→ Task set
1. Please transcribe the passage of the SDV v1.0.0 release notes from "Easy updating - Once" up to and including "the metadata specification.".
2. Answer these questions from the SDV v1.0.0 release notes:
(a) Which method returns a report of invalid definitions in the metadata specification?
(b) What is the new name for HMA1?
(c) Which method is used to sample data from a synthesizer?

→ Document extract
Release v1.0.0 - 2023-03-28 · sdv-dev/SDV

This is a major release that introduces a new API to the SDV aimed at streamlining the process of synthetic data generation! To achieve this, this release includes the addition of several large features.

Metadata

Some of the most notable additions are the new SingleTableMetadata and MultiTableMetadata classes. These classes enable a number of features that make it easier to synthesize your data correctly such as:

Automatic data detection - Calling metadata.detect_from_dataframe() or metadata.detect_from_csv() will populate the metadata autonomously with values it thinks represent the data.
Easy updating - Once an instance of the metadata is created, values can be easily updated using a number of methods defined in the API. For more info, view the docs.
Metadata validation - Calling metadata.validate() will return a report of any invalid definitions in the metadata specification.
Upgrading - Users with the previous metadata format can easily update to the new specification using the upgrade_metadata() method.
Saving and loading - The metadata itself can easily be saved to a json file and loaded back up later.

Class and Module Names

Another major change is the renaming of our core modeling classes and modules. The name changes are meant to highlight the difference between the underlying machine learning models, and the objects responsible for the end-to-end workflow of generating synthetic data. The main name changes are as follows:

tabular -> single_table
relational -> multi_table
timeseries -> sequential
BaseTabularModel -> BaseSingleTableSynthesizer
GaussianCopula -> GaussianCopulaSynthesizer
CTGAN -> CTGANSynthesizer
TVAE -> TVAESynthesizer
CopulaGan -> CopulaGANSynthesizer
PAR -> PARSynthesizer
HMA1 -> HMASynthesizer

In SDV 1.0, synthesizers are classes that take in metadata and handle data preprocessing, model training and model sampling. This is similar to the previous BaseTabularModel in SDV <1.0.

Synthetic Data Workflow

Synthesizers in SDV 1.0 define a clear workflow for generating synthetic data.

Synthesizers are initialized with a metadata class.
They can then be used to transform the data and apply constraints using the synthesizer.preprocess() method. This step also validates that the data matches the provided metadata to avoid errors in fitting or sampling.
The processed data can then be fed into the underlying machine learning model using synthesizer.fit_processed_data(). (Alternatively, data can be preprocessed and fit to the model using synthesizer.fit().)
Data can then be sampled using synthesizer.sample().

Each synthesizer class also provides a series of methods to help users customize the transformations their data goes through. Read more about that here.

Notice that the preprocessing and model fitting steps can now be separated. This can be helpful if preprocessing is time consuming or if the data has been processed externally.

→ Dataset rows
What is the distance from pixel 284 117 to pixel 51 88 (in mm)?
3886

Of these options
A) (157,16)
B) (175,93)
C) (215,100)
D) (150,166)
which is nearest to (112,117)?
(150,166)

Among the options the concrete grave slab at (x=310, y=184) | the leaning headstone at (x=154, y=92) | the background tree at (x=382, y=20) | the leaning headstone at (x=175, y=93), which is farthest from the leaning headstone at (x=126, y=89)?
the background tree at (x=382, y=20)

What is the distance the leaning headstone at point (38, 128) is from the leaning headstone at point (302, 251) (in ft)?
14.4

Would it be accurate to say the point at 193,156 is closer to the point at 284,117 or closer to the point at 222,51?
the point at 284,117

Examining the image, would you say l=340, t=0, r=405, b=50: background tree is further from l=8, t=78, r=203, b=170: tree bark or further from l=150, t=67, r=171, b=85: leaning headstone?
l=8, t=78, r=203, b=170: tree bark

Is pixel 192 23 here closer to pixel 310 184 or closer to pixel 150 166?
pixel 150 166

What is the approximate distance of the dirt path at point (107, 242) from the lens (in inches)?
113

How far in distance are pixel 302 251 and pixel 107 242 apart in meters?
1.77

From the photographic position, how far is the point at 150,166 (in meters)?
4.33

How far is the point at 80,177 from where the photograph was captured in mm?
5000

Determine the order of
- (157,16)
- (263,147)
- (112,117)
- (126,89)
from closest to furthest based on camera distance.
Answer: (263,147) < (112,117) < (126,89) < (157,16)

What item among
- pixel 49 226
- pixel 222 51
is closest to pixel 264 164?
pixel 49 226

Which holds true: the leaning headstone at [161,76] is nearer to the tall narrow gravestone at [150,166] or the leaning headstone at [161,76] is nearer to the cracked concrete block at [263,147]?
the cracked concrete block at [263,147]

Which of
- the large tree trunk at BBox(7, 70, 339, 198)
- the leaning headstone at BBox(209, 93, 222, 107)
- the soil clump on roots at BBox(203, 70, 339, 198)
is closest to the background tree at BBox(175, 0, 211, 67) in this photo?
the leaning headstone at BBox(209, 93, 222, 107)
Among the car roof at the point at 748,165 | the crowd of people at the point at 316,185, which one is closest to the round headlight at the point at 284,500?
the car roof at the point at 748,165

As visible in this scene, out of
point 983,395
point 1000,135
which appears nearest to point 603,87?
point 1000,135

==

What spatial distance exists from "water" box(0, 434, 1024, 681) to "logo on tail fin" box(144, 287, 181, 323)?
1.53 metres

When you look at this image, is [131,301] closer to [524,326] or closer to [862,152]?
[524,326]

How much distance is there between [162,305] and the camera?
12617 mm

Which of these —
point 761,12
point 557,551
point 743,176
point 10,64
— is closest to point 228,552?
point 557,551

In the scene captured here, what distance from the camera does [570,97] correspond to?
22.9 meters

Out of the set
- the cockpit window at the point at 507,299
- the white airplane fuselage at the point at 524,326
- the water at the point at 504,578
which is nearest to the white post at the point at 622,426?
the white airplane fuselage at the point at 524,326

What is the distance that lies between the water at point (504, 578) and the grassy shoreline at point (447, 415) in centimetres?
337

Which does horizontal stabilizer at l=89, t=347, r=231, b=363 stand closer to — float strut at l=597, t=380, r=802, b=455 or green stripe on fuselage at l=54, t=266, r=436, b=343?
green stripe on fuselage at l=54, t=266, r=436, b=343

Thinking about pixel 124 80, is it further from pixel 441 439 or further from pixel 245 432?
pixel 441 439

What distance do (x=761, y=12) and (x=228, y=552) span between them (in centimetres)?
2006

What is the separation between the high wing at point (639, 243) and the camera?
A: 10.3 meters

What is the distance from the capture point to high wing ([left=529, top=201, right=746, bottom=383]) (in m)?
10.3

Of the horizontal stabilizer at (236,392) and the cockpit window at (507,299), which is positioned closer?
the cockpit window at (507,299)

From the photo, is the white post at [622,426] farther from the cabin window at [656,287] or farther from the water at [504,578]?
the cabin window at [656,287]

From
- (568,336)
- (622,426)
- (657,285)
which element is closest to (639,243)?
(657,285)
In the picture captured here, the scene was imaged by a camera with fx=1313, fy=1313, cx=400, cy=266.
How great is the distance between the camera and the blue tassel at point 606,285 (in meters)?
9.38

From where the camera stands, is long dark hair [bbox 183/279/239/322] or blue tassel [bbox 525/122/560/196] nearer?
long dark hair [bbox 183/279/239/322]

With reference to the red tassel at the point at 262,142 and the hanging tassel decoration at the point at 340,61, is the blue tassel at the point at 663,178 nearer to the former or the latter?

→ Solutions in order
1.
Easy updating - Once an instance of the metadata is created, values can be easily updated using a number of methods defined in the API. For more info, view the docs.
Metadata validation - Calling metadata.validate() will return a report of any invalid definitions in the metadata specification.

2.
(a) metadata.validate()
(b) HMASynthesizer
(c) synthesizer.sample()